At 5,000 feet, Jake’s parachute fails to open. He deploys his backup at 1,500 feet but it becomes tangled in the main chute. Jake heads toward the ground at nearly 80 mph, his descent only slightly slowed by his tangled chutes and his screams of “NOOOOOOOOOOOOOO!!!”

Longwell’s body slams into the ground at a very “extreme” speed of 85 miles per hour, instantly pulverizing most of his “extremities.” Fearing that it will be several hours before his baked pilot even realizes that he’s missing, Jake consults his mental map and determines that he will have to crawl nearly 12 agonizing miles to reach the nearest town.

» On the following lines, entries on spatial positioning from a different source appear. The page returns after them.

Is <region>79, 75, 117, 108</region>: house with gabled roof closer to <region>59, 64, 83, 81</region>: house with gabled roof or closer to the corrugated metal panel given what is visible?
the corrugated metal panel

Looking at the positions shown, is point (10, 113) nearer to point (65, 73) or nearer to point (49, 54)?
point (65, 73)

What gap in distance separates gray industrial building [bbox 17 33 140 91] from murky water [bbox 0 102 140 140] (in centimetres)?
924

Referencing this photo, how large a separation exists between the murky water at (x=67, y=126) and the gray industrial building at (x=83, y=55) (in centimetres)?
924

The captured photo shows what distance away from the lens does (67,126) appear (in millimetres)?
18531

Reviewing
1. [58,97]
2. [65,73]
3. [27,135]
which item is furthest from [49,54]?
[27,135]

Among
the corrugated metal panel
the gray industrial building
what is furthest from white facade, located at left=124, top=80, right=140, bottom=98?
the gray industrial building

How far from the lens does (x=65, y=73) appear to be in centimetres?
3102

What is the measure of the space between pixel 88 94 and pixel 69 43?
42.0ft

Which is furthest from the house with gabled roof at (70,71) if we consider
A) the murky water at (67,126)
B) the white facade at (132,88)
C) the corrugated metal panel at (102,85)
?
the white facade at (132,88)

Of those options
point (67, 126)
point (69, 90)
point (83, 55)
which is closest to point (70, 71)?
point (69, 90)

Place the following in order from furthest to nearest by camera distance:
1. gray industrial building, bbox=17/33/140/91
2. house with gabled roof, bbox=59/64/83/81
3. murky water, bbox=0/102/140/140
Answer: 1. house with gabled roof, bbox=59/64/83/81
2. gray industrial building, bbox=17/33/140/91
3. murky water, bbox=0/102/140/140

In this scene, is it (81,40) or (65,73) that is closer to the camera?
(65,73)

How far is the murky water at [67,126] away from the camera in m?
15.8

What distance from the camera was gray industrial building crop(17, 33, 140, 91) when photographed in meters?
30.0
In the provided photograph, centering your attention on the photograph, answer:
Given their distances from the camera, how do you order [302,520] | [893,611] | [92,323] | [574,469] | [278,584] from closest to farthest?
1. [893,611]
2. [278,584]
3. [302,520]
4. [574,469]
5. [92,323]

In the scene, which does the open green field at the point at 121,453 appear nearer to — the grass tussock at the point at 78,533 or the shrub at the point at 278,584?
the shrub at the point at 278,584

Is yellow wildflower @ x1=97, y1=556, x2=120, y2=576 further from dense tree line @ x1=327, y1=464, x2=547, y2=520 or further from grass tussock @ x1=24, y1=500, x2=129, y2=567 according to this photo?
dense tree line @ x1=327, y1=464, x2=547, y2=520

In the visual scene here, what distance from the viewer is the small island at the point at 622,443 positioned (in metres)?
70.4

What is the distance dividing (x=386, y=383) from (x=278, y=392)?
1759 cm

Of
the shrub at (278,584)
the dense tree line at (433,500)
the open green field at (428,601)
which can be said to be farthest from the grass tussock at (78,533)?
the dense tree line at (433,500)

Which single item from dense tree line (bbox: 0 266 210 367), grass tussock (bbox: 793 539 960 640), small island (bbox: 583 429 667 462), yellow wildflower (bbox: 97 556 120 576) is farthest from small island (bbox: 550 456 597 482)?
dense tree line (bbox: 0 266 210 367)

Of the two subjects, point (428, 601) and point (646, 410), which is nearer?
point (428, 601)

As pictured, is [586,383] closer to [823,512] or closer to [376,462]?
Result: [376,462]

His progress is slow at first, as Longwell uses his chin to pull himself forward and his sole unbroken toe to help push. Sixteen hours later, Longwell suffers a setback when his soul patch blows out, dropping his usable chin surface by nearly one-third.

Running dangerously low on MTN Dew, Longwell regroups and gets his bearings, doing some quick mental arithmetic with his mental abacus. After mentally sliding the beads this way and that, Jake angrily hurls the mental abacus across the brain room and mindreaches for his mental digital calculator.

He is not happy with the answer. (5318008.) Jake determines that his rate of travel is around 18 inches per minute. He attempts to pick up the pace.

He presses on, using the 1.5 degree downslope to his advantage and attempts to make up for lost time by keeping his lapses into unconsciousness to less than 30 minutes per “spell.”

Around the 30-hour mark, Longwell gets another break as he find some relatively smooth pavement on which to drag himself along. No longer held up by uneven terrain and underbrush, he begins to pick up speed, occasionally troubled by irate ground squirrels and local teens, who pelt him with taunts, beer bottles and inane, indecipherable chattering.

At this time of this writing, Jake has still not reached the nearest town.